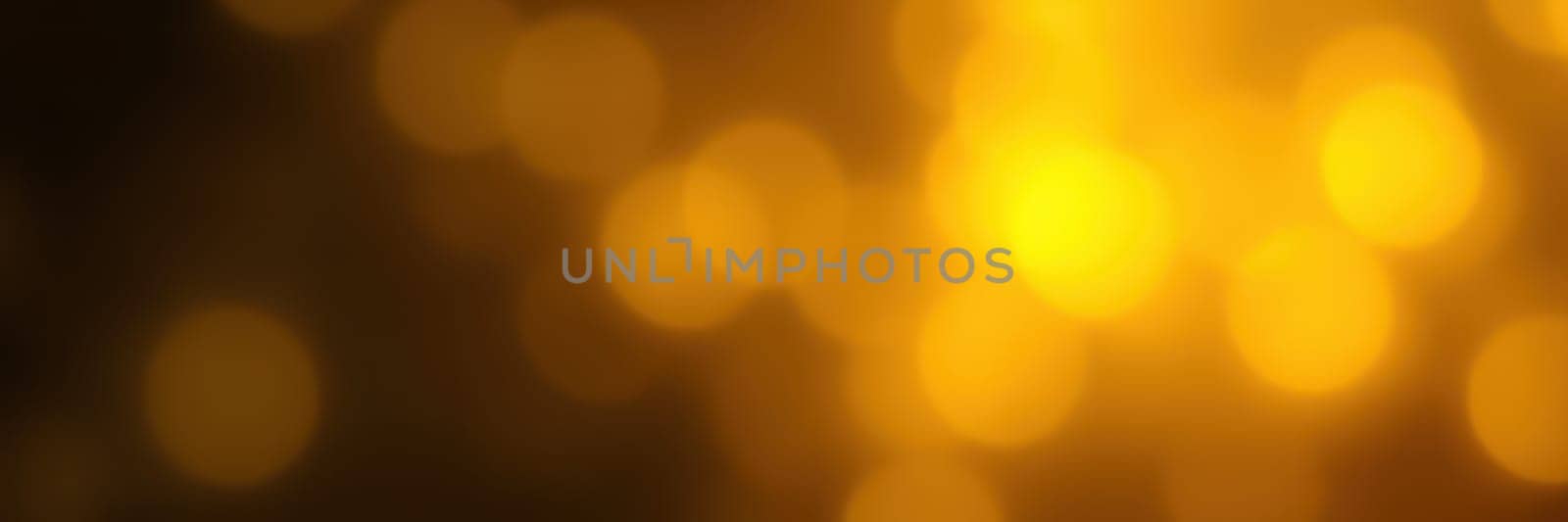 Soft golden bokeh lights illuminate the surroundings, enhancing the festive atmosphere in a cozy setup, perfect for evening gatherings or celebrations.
==
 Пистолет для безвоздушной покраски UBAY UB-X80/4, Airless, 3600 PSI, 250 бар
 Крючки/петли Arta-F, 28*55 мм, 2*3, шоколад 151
==
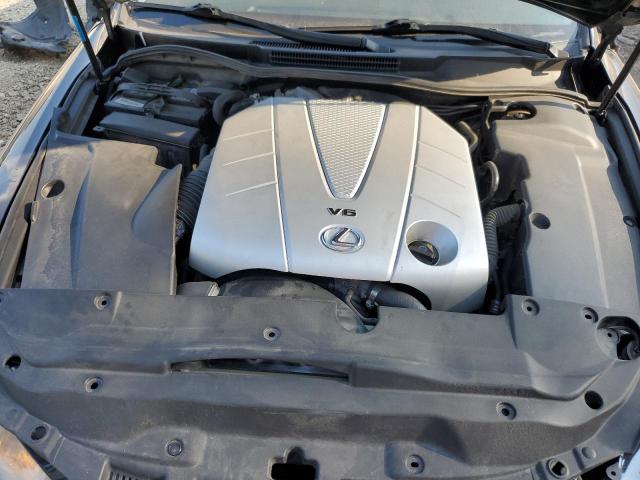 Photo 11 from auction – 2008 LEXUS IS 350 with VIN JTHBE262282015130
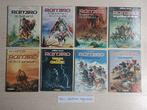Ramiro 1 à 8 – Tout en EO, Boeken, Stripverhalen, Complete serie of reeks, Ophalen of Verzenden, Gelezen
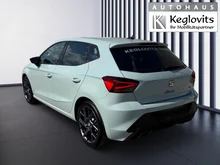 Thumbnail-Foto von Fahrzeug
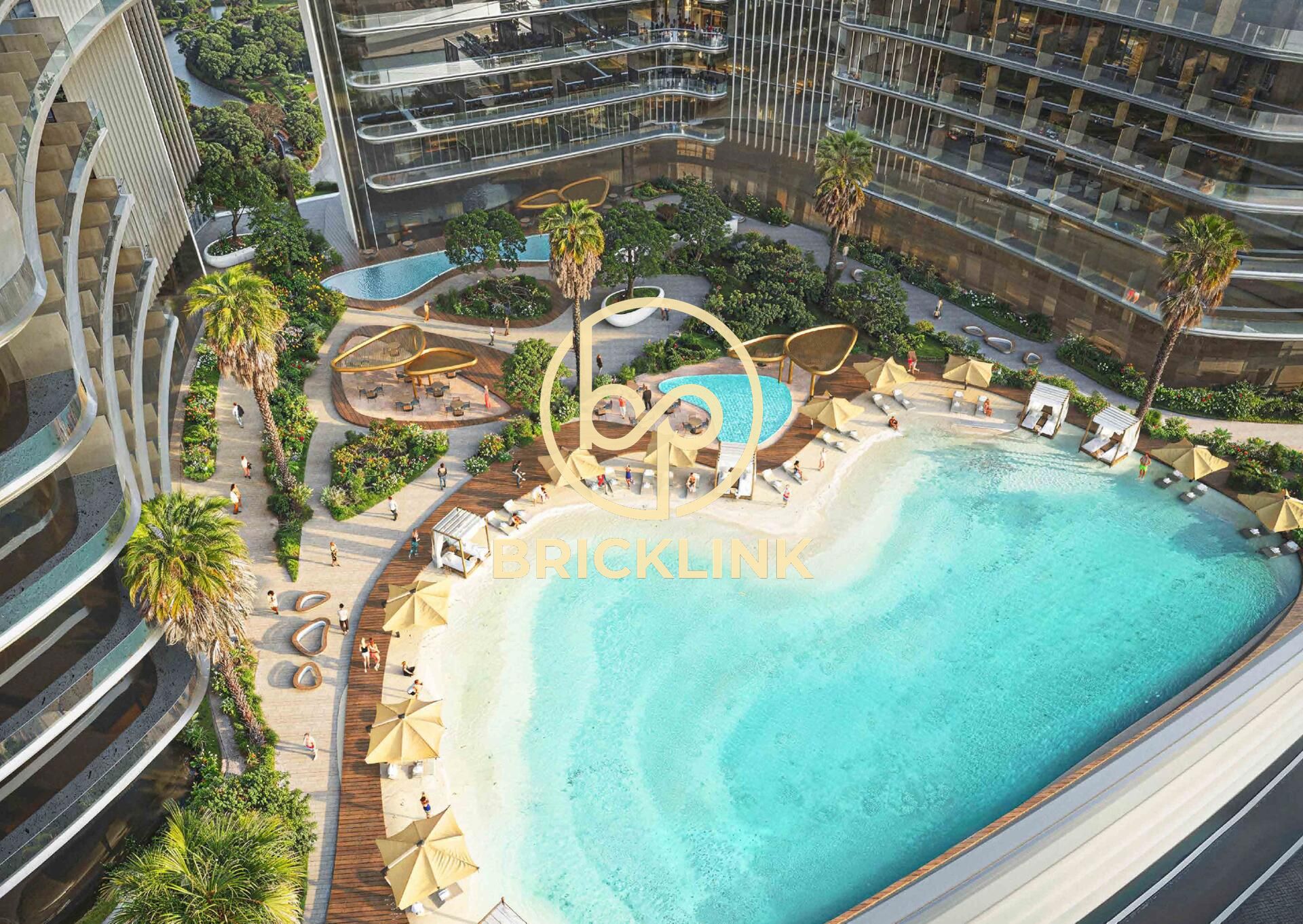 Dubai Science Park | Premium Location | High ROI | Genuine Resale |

### Task brief
From the material above, reproduce only what runs from the line holding "Ramiro 1 à 8" down to the line holding "Dubai Science Park", both included, pictures excluded.

### Finished task
Ramiro 1 à 8 – Tout en EO, Boeken, Stripverhalen, Complete serie of reeks, Ophalen of Verzenden, Gelezen
 Thumbnail-Foto von Fahrzeug
 Dubai Science Park | Premium Location | High ROI | Genuine Resale |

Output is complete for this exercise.